Higher costs cut profits for Collective Brands

Collective Brands Inc., which changed its name from Payless ShoeSource Inc. earlier this month, said Wednesday its fiscal second-quarter profit declined 23 percent from higher costs and lower sales.

The Topeka-based holding company reported earning $24.9 million, or 38 cents per share, during the quarter ended Aug. 4. By comparison, the company earned $32.5 million, or 48 cents per share, during the same period a year ago.

Sales during the quarter decreased about 1 percent from $706.1 million to $699.3 million.

Analysts surveyed by Thomson Financial had expected earnings of 43 cents per share on $715.8 million in revenue.

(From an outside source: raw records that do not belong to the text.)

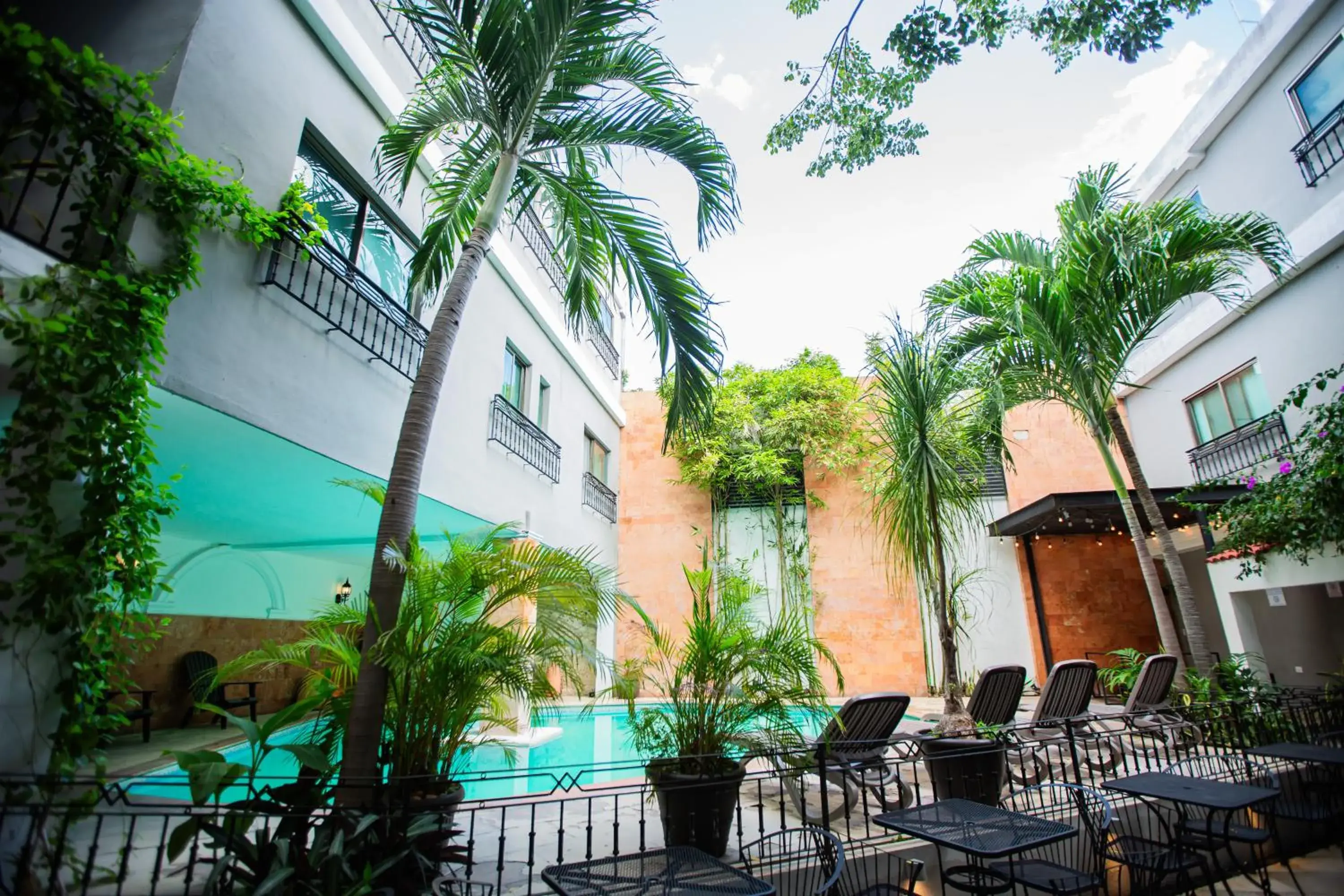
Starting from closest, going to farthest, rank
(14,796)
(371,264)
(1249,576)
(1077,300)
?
(14,796) < (371,264) < (1077,300) < (1249,576)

Payless, which operates almost 4,600 shoe stores throughout the western hemisphere, changed its corporate name to Collective Brands on Aug. 17, after completing its $900 million acquisition of Lexington, Mass.-based chain The Stride Rite Corp., which operates 300 stores.

The company said it recorded $1.8 million in pretax charges during the quarter for expenses tied to the Stride Rite acquisition and $3.6 million in charges tied to changes in its distribution system.

Sales in stores open for at least a year – a key barometer of retail health known as same-store sales – dipped 1.4 percent. The company blamed weak sandal sales and later back-to-school shopping seasons in some markets.

Collective Brands released its earnings after trading ended Wednesday. During trading, shares gained 99 cents to $24.85, but were down 61 cents to $24.24 in after-hours trading.